Shard Rebalancing Low-Level Design: Split/Merge Triggers, Data Migration, and Minimal Downtime

What Is Shard Rebalancing?

Shard rebalancing is the process of redistributing data across shards to address imbalances: hot shards that handle disproportionate load, oversized shards that exceed storage capacity, or uneven distribution after cluster topology changes. Rebalancing involves splitting large shards, merging small ones, and migrating data between nodes — all ideally with minimal downtime.

Rebalancing Triggers

Automatic rebalancing is triggered by threshold violations:

  • Size trigger: shard size_bytes exceeds a maximum (e.g., 100 GB). Split into two halves.
  • QPS trigger: shard QPS exceeds a hot-shard threshold (e.g., 10,000 req/s). Split to distribute load.
  • Distribution trigger: statistical imbalance metric across shards exceeds tolerance. Redistribute via merge + split.

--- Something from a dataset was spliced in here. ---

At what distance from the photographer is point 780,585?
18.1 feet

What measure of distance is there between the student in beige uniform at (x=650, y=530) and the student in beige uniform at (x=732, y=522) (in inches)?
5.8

Triggers are evaluated by a background rebalancing controller that queries shard metrics at regular intervals (e.g., every minute).

Split: Dividing a Hot Shard

To split shard S into S1 (lower half) and S2 (upper half):

  1. Choose a split boundary key — typically the median key in the shard's key range (computed by sampling or exact count).
  2. Create a new destination shard S2 and begin dual-write: all writes to S are mirrored to both S (for the lower half) and S2 (for the upper half) based on key.
  3. Bulk-copy the upper-half data from S to S2.
  4. Apply ongoing delta writes during the copy (captured via replication log or CDC).
  5. Once S2 is caught up (delta lag near zero), perform atomic cutover: update the shard metadata to route upper-half traffic to S2.
  6. Keep S read-only briefly for rollback window; then decommission the upper-half data from S.

Merge: Combining Small Shards

Merge combines two adjacent (by key range) sibling shards into one:

  1. Identify candidate shards: size_bytes < merge_threshold AND qps < merge_qps_threshold.
  2. Pick two siblings with adjacent key ranges.
  3. Bulk-copy all data from the smaller shard into the larger one.
  4. Update metadata to cover the combined key range.
  5. Decommission the now-empty source shard.

Data Migration with Dual-Write

During migration, the system must continue to serve reads and writes without data loss:

  • Writes: dual-written to both source and destination based on key range. This ensures destination is current even while bulk copy is running.
  • Reads: served from source until cutover. During cutover, a brief read-from-both window handles in-flight requests that were routed before metadata update propagated.

Cutover and Atomicity

Cutover must be atomic from the routing layer's perspective. Typically:

  1. Increment the shard map version.
  2. Write the new routing entry to the metadata store (etcd, ZooKeeper, or a central DB) in a single transaction.
  3. All routing clients cache the shard map and refresh on version mismatch or on receipt of an invalidation signal.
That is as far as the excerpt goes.